We can and in fact I insist we must value both the public and private faces of health care practice. Certainly we should not fall for corporate propaganda that would privilege the private over the public, or pretend that only the denigration of public healthcare provision enables desirable prosthetic pursuits of private perfection. But neither should we be bamboozled into a denigration of prosthetic practices of personal self-creation by cynically sanctimonious arguments from social and religious conservative authorities jealous of their power and sensitive to the precariousness of their position in a more secular world.

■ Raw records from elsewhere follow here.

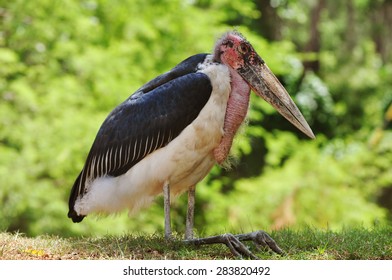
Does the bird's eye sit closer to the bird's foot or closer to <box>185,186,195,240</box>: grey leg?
<box>185,186,195,240</box>: grey leg

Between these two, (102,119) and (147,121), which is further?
(102,119)

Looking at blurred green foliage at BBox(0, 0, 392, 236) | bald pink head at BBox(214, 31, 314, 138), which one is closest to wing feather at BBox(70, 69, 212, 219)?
bald pink head at BBox(214, 31, 314, 138)

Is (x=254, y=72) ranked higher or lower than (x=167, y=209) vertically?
higher

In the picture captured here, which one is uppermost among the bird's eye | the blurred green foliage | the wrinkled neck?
the bird's eye

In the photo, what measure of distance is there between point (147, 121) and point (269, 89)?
1.01 metres

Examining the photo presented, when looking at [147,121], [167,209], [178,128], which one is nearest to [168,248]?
[167,209]

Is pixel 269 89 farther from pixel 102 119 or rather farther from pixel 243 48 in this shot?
pixel 102 119

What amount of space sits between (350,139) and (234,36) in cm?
1324

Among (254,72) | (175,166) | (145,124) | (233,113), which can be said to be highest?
(254,72)

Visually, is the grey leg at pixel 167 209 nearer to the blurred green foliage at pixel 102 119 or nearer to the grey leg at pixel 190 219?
the grey leg at pixel 190 219

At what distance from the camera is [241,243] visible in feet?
17.7

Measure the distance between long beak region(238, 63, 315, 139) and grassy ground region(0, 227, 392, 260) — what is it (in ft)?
3.34

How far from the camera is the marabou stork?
5.90 m

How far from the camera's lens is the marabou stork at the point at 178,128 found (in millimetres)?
5898
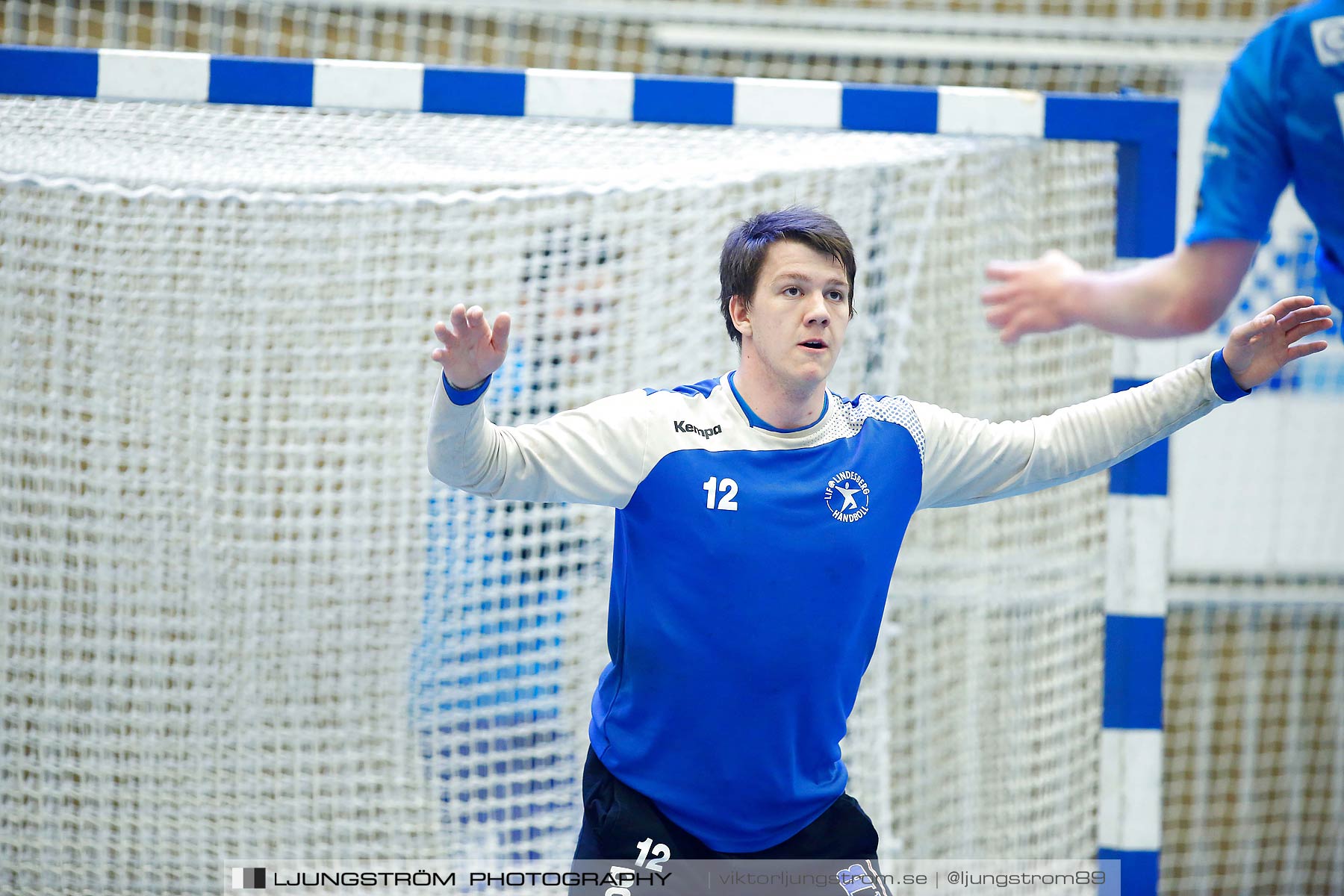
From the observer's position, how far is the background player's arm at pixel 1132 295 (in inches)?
82.0

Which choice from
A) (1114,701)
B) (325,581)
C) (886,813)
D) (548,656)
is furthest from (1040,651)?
(325,581)

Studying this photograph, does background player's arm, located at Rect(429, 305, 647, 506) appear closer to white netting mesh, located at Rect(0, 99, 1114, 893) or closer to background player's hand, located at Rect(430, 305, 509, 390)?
background player's hand, located at Rect(430, 305, 509, 390)

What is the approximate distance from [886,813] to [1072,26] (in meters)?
2.99

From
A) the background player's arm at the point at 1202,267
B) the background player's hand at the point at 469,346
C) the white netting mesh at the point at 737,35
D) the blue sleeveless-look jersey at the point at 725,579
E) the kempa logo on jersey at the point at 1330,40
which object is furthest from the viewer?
the white netting mesh at the point at 737,35

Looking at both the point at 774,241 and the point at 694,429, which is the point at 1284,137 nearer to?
the point at 774,241

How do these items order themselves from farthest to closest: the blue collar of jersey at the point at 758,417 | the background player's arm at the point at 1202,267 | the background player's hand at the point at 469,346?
1. the background player's arm at the point at 1202,267
2. the blue collar of jersey at the point at 758,417
3. the background player's hand at the point at 469,346

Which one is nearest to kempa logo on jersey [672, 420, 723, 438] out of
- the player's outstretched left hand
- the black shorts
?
the black shorts

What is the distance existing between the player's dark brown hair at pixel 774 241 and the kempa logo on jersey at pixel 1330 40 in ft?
2.94

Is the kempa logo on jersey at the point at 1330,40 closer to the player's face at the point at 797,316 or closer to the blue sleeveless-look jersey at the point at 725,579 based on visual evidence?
the blue sleeveless-look jersey at the point at 725,579

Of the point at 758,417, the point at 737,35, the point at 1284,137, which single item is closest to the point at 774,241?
the point at 758,417

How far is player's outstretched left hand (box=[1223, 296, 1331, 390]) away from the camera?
1.75 metres

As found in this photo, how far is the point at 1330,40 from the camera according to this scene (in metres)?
1.89

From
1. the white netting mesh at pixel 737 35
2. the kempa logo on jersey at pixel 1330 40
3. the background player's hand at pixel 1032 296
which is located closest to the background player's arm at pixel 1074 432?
the background player's hand at pixel 1032 296

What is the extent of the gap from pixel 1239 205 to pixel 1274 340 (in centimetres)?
39
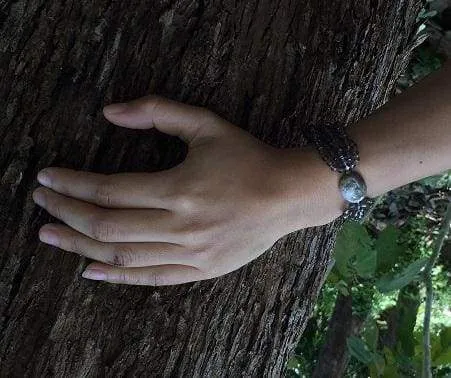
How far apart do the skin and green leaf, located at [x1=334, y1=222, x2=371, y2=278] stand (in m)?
0.42

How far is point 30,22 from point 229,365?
719mm

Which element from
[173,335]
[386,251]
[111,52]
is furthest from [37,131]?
[386,251]

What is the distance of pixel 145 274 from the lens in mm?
993

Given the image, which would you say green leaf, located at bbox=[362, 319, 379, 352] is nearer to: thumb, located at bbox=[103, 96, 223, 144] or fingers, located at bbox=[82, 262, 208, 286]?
fingers, located at bbox=[82, 262, 208, 286]

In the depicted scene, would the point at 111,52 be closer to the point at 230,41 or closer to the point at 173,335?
the point at 230,41

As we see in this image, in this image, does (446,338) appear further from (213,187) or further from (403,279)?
(213,187)

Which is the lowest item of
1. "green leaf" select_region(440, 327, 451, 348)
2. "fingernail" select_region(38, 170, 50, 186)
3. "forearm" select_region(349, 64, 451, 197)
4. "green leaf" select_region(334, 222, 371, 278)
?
"fingernail" select_region(38, 170, 50, 186)

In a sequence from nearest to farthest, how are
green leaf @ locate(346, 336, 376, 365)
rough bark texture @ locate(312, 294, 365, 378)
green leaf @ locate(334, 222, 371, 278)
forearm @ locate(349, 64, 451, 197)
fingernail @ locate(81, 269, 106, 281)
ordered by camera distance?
forearm @ locate(349, 64, 451, 197), fingernail @ locate(81, 269, 106, 281), green leaf @ locate(334, 222, 371, 278), green leaf @ locate(346, 336, 376, 365), rough bark texture @ locate(312, 294, 365, 378)

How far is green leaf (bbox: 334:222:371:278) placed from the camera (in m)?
1.39

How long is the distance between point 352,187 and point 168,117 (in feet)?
0.95

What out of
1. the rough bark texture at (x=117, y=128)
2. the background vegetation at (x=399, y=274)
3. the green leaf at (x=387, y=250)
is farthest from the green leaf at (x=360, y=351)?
the rough bark texture at (x=117, y=128)

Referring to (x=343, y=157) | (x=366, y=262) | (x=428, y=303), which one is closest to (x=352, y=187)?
(x=343, y=157)

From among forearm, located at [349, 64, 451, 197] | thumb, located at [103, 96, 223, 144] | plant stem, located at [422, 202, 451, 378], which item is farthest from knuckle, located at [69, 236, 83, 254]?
plant stem, located at [422, 202, 451, 378]

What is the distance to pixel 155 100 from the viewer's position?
0.96m
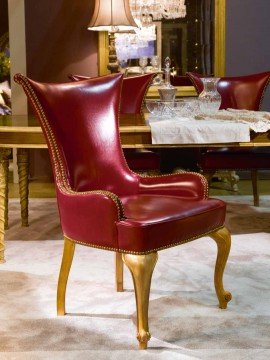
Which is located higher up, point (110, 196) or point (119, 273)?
point (110, 196)

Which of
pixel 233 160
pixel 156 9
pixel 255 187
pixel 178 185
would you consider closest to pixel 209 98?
pixel 233 160

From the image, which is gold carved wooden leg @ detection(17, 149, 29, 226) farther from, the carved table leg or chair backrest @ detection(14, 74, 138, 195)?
chair backrest @ detection(14, 74, 138, 195)

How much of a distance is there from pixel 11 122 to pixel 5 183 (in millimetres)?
339

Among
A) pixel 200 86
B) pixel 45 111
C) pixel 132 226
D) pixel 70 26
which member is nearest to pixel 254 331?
pixel 132 226

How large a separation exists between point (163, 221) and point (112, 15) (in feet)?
10.4

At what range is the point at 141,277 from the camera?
2275 mm

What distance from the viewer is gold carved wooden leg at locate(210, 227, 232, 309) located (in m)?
2.65

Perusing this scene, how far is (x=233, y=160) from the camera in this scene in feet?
13.7

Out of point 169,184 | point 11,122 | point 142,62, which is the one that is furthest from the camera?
point 142,62

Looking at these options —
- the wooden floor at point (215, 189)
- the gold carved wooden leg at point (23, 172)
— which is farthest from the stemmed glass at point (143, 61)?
the gold carved wooden leg at point (23, 172)

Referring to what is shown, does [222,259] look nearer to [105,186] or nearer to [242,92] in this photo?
[105,186]

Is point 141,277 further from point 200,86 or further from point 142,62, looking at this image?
point 142,62

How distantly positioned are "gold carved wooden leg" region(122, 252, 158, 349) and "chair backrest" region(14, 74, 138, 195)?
0.49 metres

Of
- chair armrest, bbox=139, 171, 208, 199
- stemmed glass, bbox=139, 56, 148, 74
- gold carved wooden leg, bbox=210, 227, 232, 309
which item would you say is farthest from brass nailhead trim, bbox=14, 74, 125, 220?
stemmed glass, bbox=139, 56, 148, 74
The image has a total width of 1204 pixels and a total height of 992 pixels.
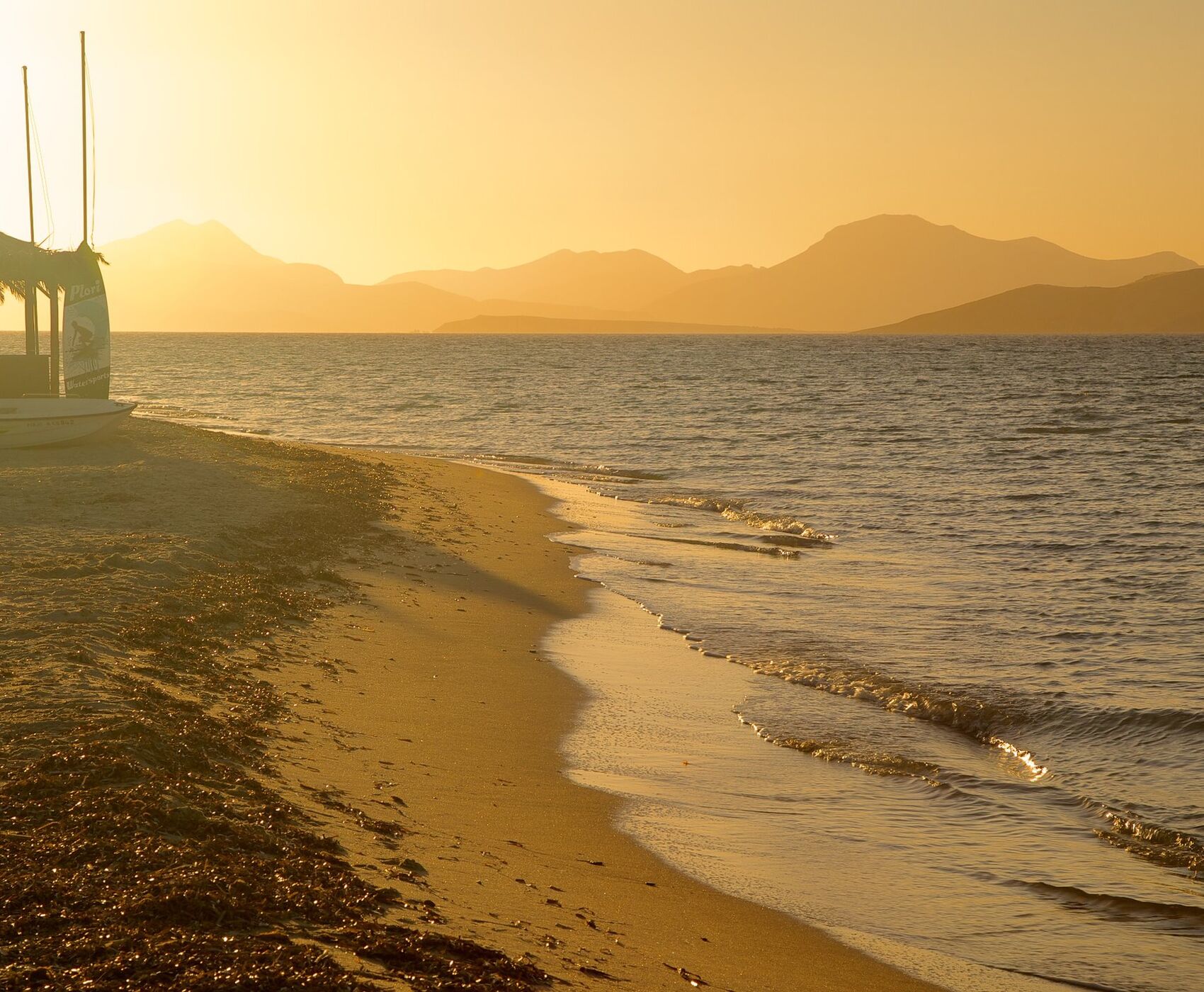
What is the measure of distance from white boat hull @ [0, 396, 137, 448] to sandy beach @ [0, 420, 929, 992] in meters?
7.16

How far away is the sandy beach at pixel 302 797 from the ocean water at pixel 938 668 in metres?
0.93

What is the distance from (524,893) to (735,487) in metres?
22.3

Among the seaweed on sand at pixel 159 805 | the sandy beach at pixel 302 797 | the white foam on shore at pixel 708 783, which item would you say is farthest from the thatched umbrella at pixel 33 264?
the white foam on shore at pixel 708 783

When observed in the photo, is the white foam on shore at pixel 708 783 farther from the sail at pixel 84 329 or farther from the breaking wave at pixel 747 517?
the sail at pixel 84 329

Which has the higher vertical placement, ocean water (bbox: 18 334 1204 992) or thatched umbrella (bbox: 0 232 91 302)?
thatched umbrella (bbox: 0 232 91 302)

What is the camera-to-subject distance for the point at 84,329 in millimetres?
23375

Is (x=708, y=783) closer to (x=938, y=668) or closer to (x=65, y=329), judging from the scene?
(x=938, y=668)

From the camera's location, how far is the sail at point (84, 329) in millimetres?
23266

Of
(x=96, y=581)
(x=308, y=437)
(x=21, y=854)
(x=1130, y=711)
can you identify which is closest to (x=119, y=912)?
(x=21, y=854)

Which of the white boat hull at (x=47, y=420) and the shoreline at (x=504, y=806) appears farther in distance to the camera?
the white boat hull at (x=47, y=420)

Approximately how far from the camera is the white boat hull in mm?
20125

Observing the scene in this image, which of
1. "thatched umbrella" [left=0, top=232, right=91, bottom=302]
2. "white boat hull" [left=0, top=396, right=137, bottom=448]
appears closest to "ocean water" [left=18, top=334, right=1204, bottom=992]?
"white boat hull" [left=0, top=396, right=137, bottom=448]

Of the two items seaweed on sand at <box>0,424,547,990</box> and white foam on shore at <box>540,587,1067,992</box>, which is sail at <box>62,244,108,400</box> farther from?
white foam on shore at <box>540,587,1067,992</box>

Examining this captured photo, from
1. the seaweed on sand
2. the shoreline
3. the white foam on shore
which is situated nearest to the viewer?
the seaweed on sand
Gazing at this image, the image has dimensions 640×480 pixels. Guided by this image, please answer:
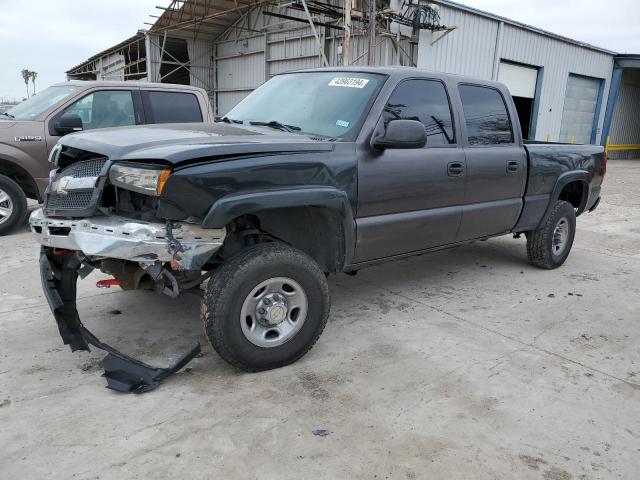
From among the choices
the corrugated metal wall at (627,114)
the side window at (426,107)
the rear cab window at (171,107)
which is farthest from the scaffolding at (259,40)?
the corrugated metal wall at (627,114)

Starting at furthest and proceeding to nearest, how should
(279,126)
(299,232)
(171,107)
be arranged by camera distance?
(171,107) → (279,126) → (299,232)

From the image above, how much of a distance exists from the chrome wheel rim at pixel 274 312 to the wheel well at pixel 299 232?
14.6 inches

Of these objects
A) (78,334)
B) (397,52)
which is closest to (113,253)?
(78,334)

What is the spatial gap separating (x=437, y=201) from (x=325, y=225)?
44.7 inches

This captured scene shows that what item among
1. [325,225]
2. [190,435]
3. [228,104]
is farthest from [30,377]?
[228,104]

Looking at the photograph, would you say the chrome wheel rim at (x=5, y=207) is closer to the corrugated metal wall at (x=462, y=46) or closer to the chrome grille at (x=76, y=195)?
the chrome grille at (x=76, y=195)

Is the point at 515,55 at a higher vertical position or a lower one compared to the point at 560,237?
higher

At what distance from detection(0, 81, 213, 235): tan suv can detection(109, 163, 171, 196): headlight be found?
13.5ft

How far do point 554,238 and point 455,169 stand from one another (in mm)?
2272

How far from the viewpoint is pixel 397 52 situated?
601 inches

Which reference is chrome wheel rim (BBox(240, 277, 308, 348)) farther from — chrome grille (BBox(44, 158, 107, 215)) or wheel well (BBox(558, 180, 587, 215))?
wheel well (BBox(558, 180, 587, 215))

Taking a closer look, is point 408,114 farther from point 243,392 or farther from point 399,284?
point 243,392

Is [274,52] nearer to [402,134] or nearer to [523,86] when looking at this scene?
[523,86]

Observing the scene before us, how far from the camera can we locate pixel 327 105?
3.81m
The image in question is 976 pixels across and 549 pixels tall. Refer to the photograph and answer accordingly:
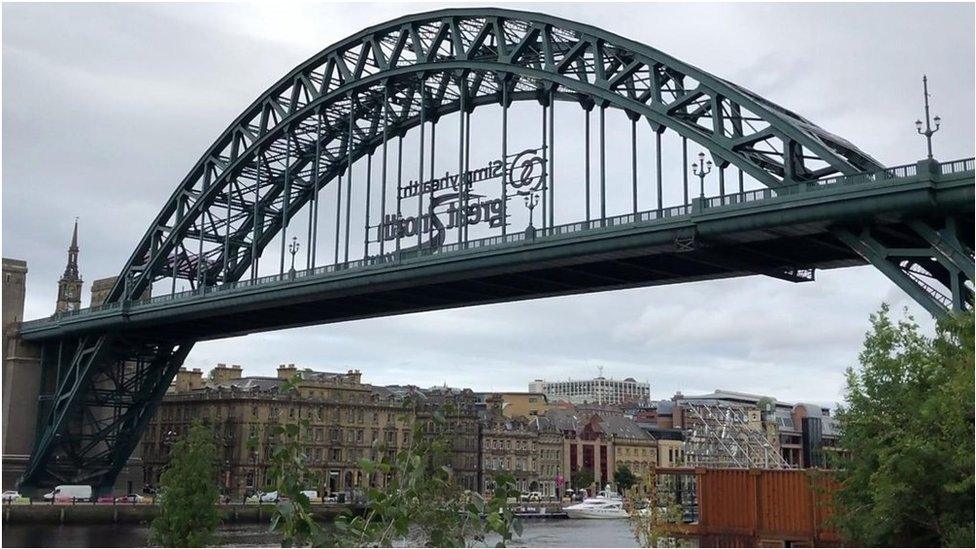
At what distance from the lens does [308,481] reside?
A: 11156mm

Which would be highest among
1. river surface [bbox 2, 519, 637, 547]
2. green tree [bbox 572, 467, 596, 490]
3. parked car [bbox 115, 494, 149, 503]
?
green tree [bbox 572, 467, 596, 490]

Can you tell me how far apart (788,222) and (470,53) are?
69.4 ft

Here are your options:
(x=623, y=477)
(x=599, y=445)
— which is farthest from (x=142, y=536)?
(x=599, y=445)

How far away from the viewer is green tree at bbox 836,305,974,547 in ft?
Result: 75.5

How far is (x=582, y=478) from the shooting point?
426 ft

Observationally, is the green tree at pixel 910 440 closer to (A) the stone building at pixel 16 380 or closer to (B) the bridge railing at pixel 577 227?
(B) the bridge railing at pixel 577 227

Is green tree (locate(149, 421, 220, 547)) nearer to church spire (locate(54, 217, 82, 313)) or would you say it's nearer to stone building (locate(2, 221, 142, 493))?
stone building (locate(2, 221, 142, 493))

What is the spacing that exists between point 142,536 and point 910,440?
52826 mm

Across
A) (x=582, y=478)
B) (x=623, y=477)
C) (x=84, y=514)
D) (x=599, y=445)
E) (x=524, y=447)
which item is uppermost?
(x=599, y=445)

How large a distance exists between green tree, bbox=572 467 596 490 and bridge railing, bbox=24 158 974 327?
225 ft

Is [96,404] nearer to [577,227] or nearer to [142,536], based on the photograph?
[142,536]

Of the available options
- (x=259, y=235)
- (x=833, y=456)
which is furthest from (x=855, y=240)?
(x=259, y=235)

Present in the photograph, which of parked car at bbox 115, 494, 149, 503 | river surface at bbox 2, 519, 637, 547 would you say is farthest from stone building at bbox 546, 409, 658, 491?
parked car at bbox 115, 494, 149, 503

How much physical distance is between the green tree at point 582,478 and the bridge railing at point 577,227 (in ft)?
225
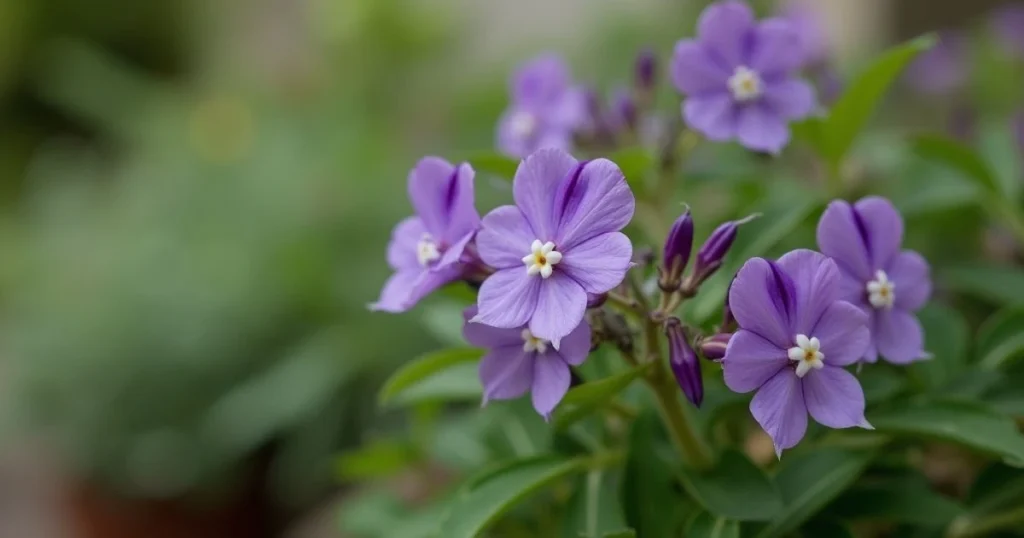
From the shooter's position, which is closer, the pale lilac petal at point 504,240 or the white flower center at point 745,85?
the pale lilac petal at point 504,240

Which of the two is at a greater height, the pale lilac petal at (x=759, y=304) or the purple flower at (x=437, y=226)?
the purple flower at (x=437, y=226)

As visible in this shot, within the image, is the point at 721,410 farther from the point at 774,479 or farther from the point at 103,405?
the point at 103,405

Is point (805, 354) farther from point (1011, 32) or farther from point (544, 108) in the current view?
point (1011, 32)

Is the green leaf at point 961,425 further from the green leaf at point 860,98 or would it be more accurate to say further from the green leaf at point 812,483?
the green leaf at point 860,98

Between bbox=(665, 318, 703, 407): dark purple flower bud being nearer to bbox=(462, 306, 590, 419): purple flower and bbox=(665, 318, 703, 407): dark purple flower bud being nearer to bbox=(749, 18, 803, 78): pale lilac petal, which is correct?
bbox=(462, 306, 590, 419): purple flower

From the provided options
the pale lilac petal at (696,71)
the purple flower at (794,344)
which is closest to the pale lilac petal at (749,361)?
the purple flower at (794,344)

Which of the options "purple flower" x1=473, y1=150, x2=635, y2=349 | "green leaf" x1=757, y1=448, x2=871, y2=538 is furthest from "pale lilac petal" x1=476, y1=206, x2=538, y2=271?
"green leaf" x1=757, y1=448, x2=871, y2=538

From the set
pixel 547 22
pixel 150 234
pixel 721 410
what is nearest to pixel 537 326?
pixel 721 410

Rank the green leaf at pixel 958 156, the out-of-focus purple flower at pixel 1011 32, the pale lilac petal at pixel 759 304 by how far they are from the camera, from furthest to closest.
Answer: the out-of-focus purple flower at pixel 1011 32 → the green leaf at pixel 958 156 → the pale lilac petal at pixel 759 304
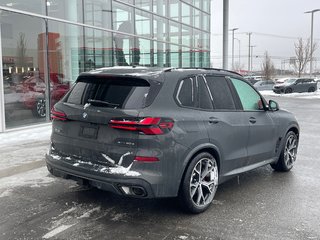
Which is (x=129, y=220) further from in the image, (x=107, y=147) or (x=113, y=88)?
(x=113, y=88)

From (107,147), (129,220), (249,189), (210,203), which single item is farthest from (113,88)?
(249,189)

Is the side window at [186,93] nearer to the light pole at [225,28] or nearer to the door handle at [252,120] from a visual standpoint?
the door handle at [252,120]

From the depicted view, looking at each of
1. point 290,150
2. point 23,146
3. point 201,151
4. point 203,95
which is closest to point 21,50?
point 23,146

When a doctor in the Church intones that it is “[p]recisely in the handicap, in the disease, in the pain, in old age, in dying and death one can... perceive the truth of life in a clearer way,” you can be sure this is not so much the voice of wisdom and modesty and fairness one is hearing, but yet another echo of that immemorial priestly hostility to the life that is lived in bodies. We must hold instead in a single vision an awareness of frailty and suffering as an address that impels us to action, and a grown-up celebration of the pleasures and promises and dangers of new fleshly humanities that have outgrown the old tired and tyrannical crucifixations.